Identifying opportunities for increased patient and public involvement in the development of the Academy’s Evidence Analysis Library Nutrition Practice Guidelines

ID: 

1079

Session: 

Poster session 1 Wednesday: Evidence production and synthesis

Date: 

Wednesday 13 September 2017 - 12:30 to 14:00

Location: 

All authors in correct order:

Moloney L1, Handu D1
1 Academy of Nutrition and Dietetics, USA
Presenting author and contact person

Presenting author:

Lisa Moloney

Contact person:

Abstract text
Background: The Academy of Nutrition and Dietetics Evidence Analysis Library (EAL) was launched in 2003. Since inception, the EAL strives to improve the quality of Evidence-based Nutrition Practice Guidelines (EBNPG) through continuous review and revision of methodology. Patient and public involvement (PPI) is a known standard of quality. Previously, the EAL incorporated PPI through: volunteer workgroups, external review, and patient education materials. The EAL has the opportunity to improve the quality of EBNG by enhancing PPI. In 2012 the EAL began a patient advocate participation pilot (in progress). The EAL is working to build upon the patient advocate pilot and seek further opportunities for PPI.

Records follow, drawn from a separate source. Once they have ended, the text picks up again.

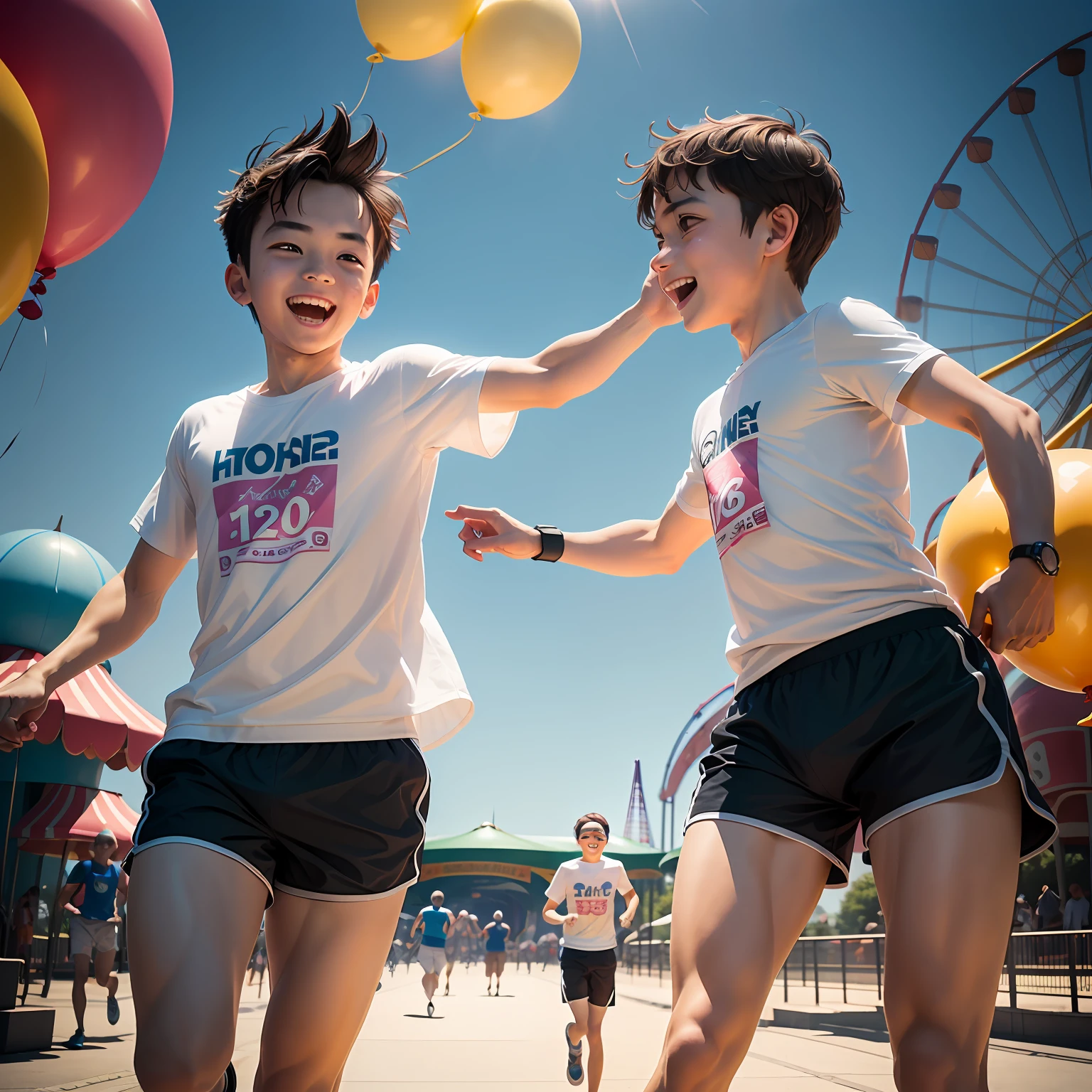 (SFW), two running boys, amusement park, holding balloons, happy, happy, perfect quality, clear focus, colorful, perfect face, intricate details, ultra-low viewing angle, wide angle lens --auto --v 6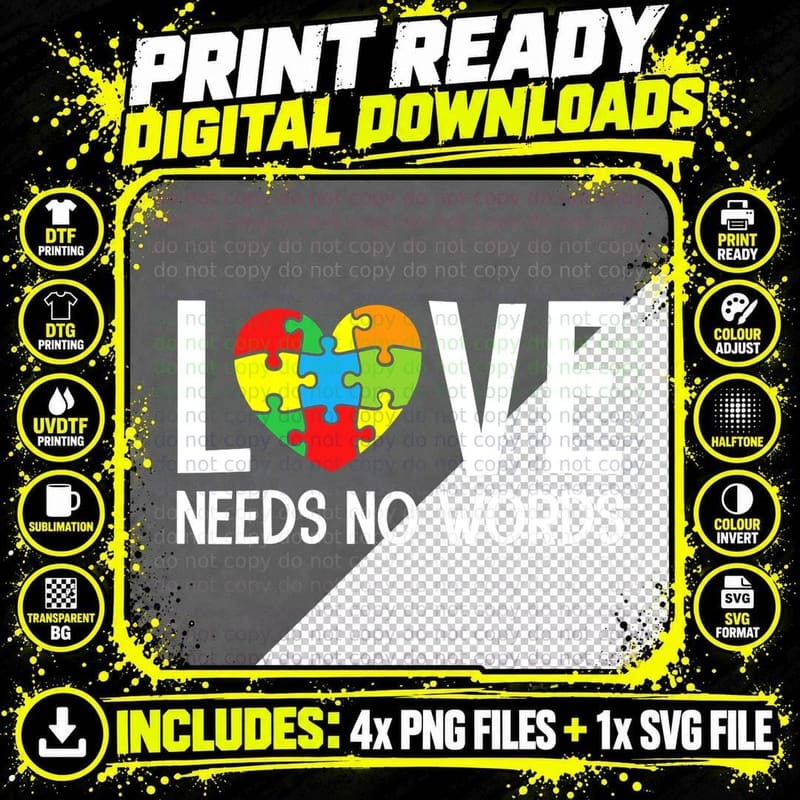 Autism Awareness Teacher Shirt Love Needs No Word Png SVG Digital Bundle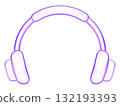 3D glassmorphism headphones icon in purple gradient. Glossy minimal design symbolizing music, audio, and entertainment. Perfect for media, podcast 132193393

Objectives: Identify opportunities and feasible methods for PPI in the development of EAL EBNPG. Develop a plan and timeline for PPI implementation, maintenance and evaluation.

Methods: Review results of a recent EAL EBNPG external review (AGREE II) to achieve a baseline and identify areas for improvement of PPI. Outline EAL EBNPG development steps to further identify feasible areas for PPI. Consult credible resources such as the G-I-N Public Toolkit and the SIGN Handbook for PPI strategies, and consider necessary modifications for incorporation in EBNPG methodology.

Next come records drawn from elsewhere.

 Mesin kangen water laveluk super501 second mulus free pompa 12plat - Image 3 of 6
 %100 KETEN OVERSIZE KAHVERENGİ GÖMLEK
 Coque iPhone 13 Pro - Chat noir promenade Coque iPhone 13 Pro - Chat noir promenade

Results: The Gestational Diabetes EBNPG was reviewed by 14 stakeholders in December 2016, global score (91.7%), lowest scoring domain, Stakeholder Involvement (75%). The following EBNPG steps were identified for PPI development (scope, external review, dissemination and implementation), and PPI improvement (patient advocate workgroup participation). Effective strategies for PPI are as follows: scope (consultation); development (participation), dissemination and implementation (communication).

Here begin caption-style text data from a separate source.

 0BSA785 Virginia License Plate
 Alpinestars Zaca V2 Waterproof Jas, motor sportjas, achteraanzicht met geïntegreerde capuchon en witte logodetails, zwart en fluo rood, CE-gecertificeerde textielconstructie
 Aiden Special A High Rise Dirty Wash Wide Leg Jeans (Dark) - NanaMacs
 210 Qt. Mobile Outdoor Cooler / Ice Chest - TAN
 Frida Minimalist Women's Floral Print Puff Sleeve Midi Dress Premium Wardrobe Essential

Conclusion: Several areas for PPI improvement and strategies for implementation have been identified. EAL staff, alongside the member oversight committee, have begun drafting applicable resources for PPI including but not limited to: recruitment, appointment, and roles and responsibilities of patient advocate workgroup members; and recruitment of target-population reviewers.